> Items:

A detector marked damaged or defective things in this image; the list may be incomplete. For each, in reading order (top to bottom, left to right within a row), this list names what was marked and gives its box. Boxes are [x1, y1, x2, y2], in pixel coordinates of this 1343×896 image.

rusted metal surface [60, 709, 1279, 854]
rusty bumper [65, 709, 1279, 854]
==
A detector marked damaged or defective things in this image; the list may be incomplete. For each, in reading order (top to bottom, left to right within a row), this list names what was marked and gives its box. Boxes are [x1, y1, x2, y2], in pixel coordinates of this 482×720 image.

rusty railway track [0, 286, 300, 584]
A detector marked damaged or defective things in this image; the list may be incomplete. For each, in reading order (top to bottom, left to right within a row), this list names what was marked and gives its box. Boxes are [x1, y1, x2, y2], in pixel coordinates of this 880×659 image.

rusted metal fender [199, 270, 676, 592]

> What you have to do:
Copy every line verbatim, from the line that contains "this 482×720 image." up to and including the line that contains "rusted metal fender [199, 270, 676, 592]", and include nothing outside that span.

> Finished answer:
A detector marked damaged or defective things in this image; the list may be incomplete. For each, in reading order (top to bottom, left to right within a row), this list names what was marked and gives its box. Boxes are [x1, y1, x2, y2], in pixel coordinates of this 482×720 image.

rusty railway track [0, 286, 300, 584]
A detector marked damaged or defective things in this image; the list may be incomplete. For each, in reading order (top to bottom, left to right within a row), this list names what was marked and gives its box. Boxes are [x1, y1, x2, y2], in pixel coordinates of this 880×659 image.

rusted metal fender [199, 270, 676, 592]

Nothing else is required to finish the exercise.